Associated with each token is its \emph{attribute}
which carries the corresponding information.
In the code example below
the attribute associated with token \verb|NUM|
is its numerical value and the attribute associated with
token \verb|VAR| is the actual string.
Each time the \emph{parser}
requires a new token, the lexer returns
the couple \code{(token, attribute)} that matched.
Some tokens - like \verb|PRINT| - do not carry any special
information. In such cases, just to keep the protocol
simple, the lexer returns the couple \verb|(token, token)|.
Using Eyapp terminology such tokens are called \emph{syntactic tokens}.

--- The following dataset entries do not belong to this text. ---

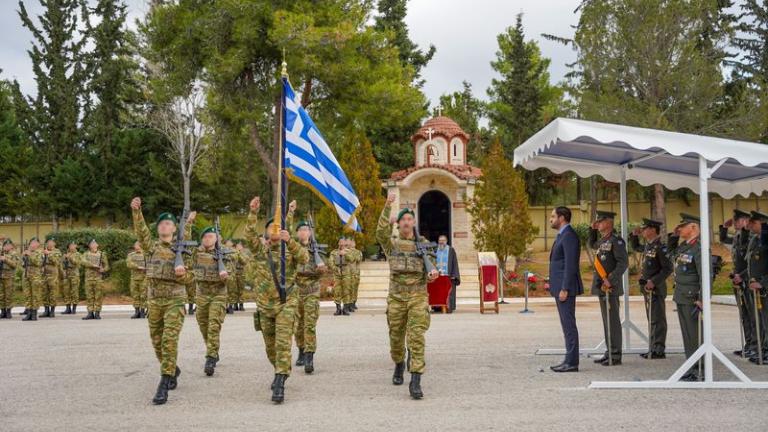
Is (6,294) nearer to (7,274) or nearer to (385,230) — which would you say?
(7,274)

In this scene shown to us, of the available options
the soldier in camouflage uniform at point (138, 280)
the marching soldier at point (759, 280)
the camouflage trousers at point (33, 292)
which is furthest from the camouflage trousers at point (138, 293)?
the marching soldier at point (759, 280)

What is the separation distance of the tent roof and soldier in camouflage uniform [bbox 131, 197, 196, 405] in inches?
186

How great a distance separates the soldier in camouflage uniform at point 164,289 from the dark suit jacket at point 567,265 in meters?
4.56

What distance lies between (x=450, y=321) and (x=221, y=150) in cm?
2797

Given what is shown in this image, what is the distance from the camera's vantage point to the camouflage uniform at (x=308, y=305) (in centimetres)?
934

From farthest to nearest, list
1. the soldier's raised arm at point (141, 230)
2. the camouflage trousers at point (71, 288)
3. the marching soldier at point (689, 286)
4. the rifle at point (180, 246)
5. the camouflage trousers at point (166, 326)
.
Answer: the camouflage trousers at point (71, 288)
the marching soldier at point (689, 286)
the rifle at point (180, 246)
the soldier's raised arm at point (141, 230)
the camouflage trousers at point (166, 326)

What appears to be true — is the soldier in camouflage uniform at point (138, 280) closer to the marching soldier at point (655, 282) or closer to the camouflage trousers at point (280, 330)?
the camouflage trousers at point (280, 330)

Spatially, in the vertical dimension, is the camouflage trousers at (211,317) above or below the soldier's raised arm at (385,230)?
below

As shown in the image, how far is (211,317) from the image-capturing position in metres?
9.29

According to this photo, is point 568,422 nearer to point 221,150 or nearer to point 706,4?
point 706,4

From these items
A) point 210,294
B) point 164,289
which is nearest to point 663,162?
point 210,294

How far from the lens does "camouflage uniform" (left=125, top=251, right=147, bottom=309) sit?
1772cm

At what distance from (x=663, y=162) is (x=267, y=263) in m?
6.32

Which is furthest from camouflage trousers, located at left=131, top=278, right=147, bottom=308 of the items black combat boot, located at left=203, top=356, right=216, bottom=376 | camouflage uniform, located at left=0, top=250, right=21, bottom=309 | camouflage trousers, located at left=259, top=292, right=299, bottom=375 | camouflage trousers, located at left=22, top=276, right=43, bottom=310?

On the other side, \emph{Semantic tokens} are those tokens - like \verb|VAR|
or \verb|NUM| - whose attributes transport
useful information. When the end of input is reached the lexer
returns the couple \verb|('', undef)|.
The lexical analyzer can be specified
through the \verb|%lexer| directive (see
the head section in file \verb|examples/ParsingStringsAndTrees/Infix.eyp|of the
\verb|Parse::Eyapp| distribution):
\begin{verbatim}
%lexer {
m{\G[ \t]*}gc;
m{\G(\n)+}gc and $self->tokenline($1 =~ tr/\n//);
m{\G([0-9]+(?:\.[0-9]+)?)}gc and return ('NUM', $1);
m{\Gprint}gc and return ('PRINT', 'PRINT');
m{\G([A-Za-z_][A-Za-z0-9_]*)}gc and return ('VAR', $1);
m{\G(.)}gc and return ($1, $1);
}
\end{verbatim}
The directive \verb|%lexer| is followed by the code of the lexical analyzer.

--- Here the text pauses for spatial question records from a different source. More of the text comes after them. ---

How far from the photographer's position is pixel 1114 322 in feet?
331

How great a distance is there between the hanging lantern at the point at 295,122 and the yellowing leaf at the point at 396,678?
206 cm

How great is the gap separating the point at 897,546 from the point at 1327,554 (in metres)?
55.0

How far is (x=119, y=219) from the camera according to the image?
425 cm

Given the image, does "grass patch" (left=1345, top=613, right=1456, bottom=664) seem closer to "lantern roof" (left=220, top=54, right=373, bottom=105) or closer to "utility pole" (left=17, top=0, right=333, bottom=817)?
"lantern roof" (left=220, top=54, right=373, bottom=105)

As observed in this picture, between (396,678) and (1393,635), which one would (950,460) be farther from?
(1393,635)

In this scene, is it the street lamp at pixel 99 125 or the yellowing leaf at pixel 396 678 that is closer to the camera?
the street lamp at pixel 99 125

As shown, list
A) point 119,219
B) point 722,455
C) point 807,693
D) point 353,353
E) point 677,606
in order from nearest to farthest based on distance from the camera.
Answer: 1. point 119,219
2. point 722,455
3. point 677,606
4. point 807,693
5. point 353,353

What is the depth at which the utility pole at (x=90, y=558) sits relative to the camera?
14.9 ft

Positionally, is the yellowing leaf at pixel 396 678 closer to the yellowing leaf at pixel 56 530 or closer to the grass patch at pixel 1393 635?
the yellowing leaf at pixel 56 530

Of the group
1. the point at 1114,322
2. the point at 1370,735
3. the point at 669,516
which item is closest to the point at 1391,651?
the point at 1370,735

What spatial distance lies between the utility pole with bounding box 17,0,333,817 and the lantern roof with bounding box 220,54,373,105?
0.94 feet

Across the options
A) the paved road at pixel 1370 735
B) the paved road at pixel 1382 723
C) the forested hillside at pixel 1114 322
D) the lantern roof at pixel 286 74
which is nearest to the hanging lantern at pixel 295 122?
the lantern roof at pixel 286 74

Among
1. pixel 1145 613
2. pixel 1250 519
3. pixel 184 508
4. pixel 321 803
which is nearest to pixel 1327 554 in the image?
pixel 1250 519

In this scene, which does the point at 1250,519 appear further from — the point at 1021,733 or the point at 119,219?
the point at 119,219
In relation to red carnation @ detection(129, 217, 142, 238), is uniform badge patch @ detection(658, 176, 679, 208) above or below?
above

Inside such code the variable \verb|$_| contains the input string. The special
variable \verb|$self| refers to the parser object. The pair \verb|('', undef)|
is returned by the generated lexer when the end of input is detected.
When feed it with input \verb|b = 1| the lexer
will produce the sequence
\begin{verbatim}
(VAR, 'b') ('=', '=') ('NUM', '1') ('', undef)
\end{verbatim}
Lexical analyzers can have a non negligible impact in
the overall performance. Ways to speed up this stage can be found
in the works of Simoes \cite{simoes} and Tambouras \cite{Tambouras}.